Pracował jeszcze długo, chociaż rana miała się już dobrze, a Alexander zdołał odpłynąć do krainy marzeń sennych, gdzie organizm regenerował się najprędzej pod magicznym dotykiem bożka nocnych mar i cudów. Dopieszczał każdy fragment, zaciągał szwy i nieco je przesuwał, jakby starając się uczynić to wszystko od linijki. Mrużył oczy, a w całość wciągnął się na tyle mocno, by nie zauważyć, że i jego domniemana żona opuściła pomieszczenie, by przygotować mu gorącego naparu. Ciężki to był dla niego dzień, zarówno psychiczny, jak i fizyczny, to też nie miała zamiaru wypominać mu ogólnego zmęczenia malującego się na wychudzonej twarzy.

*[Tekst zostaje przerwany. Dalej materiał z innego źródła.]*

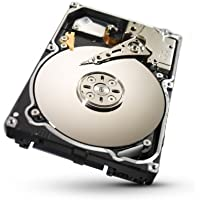 Seagate 250GB Constellation SATA 6Gb/s 64MB Cache 2.5-Inch Internal Bare Drive (ST9250610NS)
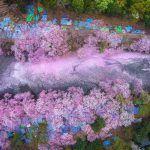 Cherry Blossoms Flood the Inokashira Park Lake in Tokyo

Zmienił się przez te lata, to musiała przyznać. Zmężniał. Dojrzał. Trudno było dostrzec w nim tego samego, młodego chłopaczka gotowego podbić świat, dla własnej, nieopisanej i niewytłumaczalnej dla innych satysfakcji. Zmienił się tak bardzo, a jednocześnie tak niewiele. Te paradoksy, które w sobie zawierał. One zawsze szczególnie fascynowały Esther, a zresztą, nie tylko ją. Wiele osób spoglądało na niego z podziwem. Szczególnie po czasie, bowiem w pierwszej chwili, gdy napotykano mężczyznę, uznawano go niejednokrotnie za głupca, niewyrośniętego na umyśle chłopaczka, który przez całe życie może żywić się marzeniami. W istocie mieli oni rację, a jednocześnie tak bardzo mijali się z prawdą o Coehu, iż zdawało się wręcz być niemożliwe, by sądzić tak trafnie, a pudłować jednocześnie. Trudną był jednak osobą i to trzeba było mu przyznać, ale jeszcze bardziej przytaknąć, gdy ktoś mówił o jego dojrzałości emocjonalnej, jak i potrzebie wspierania innych. Ciężki orzech do zgryzienia.
I przyglądała mu się z uwagą przez te wszystkie lata, analizując każde z jego zachowań. Przywiązując niezwykłą uwagę do tego, jak obnosi się z niektórymi sprawami, jak podchodzi do ludzi. Komu okazuje czułość, do kogo delikatną, wręcz niewyczuwalną, do momentu, gdy nie chciało się jej zauważyć, niechęć. Marszczyła brwi, nie do końca będąc w stanie pojąć istotę jego bytu i chociaż lat minęło już ponad dziesięć, musiała to przyznać. Coeh wciąż był dla niej jedną wielką niewiadomą i ta jedna sprawa chyba już nigdy nie miała się zmienić.
Dlatego też niezwykle zazdrościła Alexandrowi, który w tak krótkim czasie zdawał się zrozumieć więcej na jego temat, niż ona przez lata studiowania charakterologii chłopca poety.
A wkrótce zrozumiała również iż najwyraźniej Coeh po prostu nie chciał, by go poznała. Tak zwyczajnie. Po prostu. To bolało w tym wszystkim najbardziej. Jak rozżarzona pieczęć przyłożona prosto do serca. Piekielny węglik.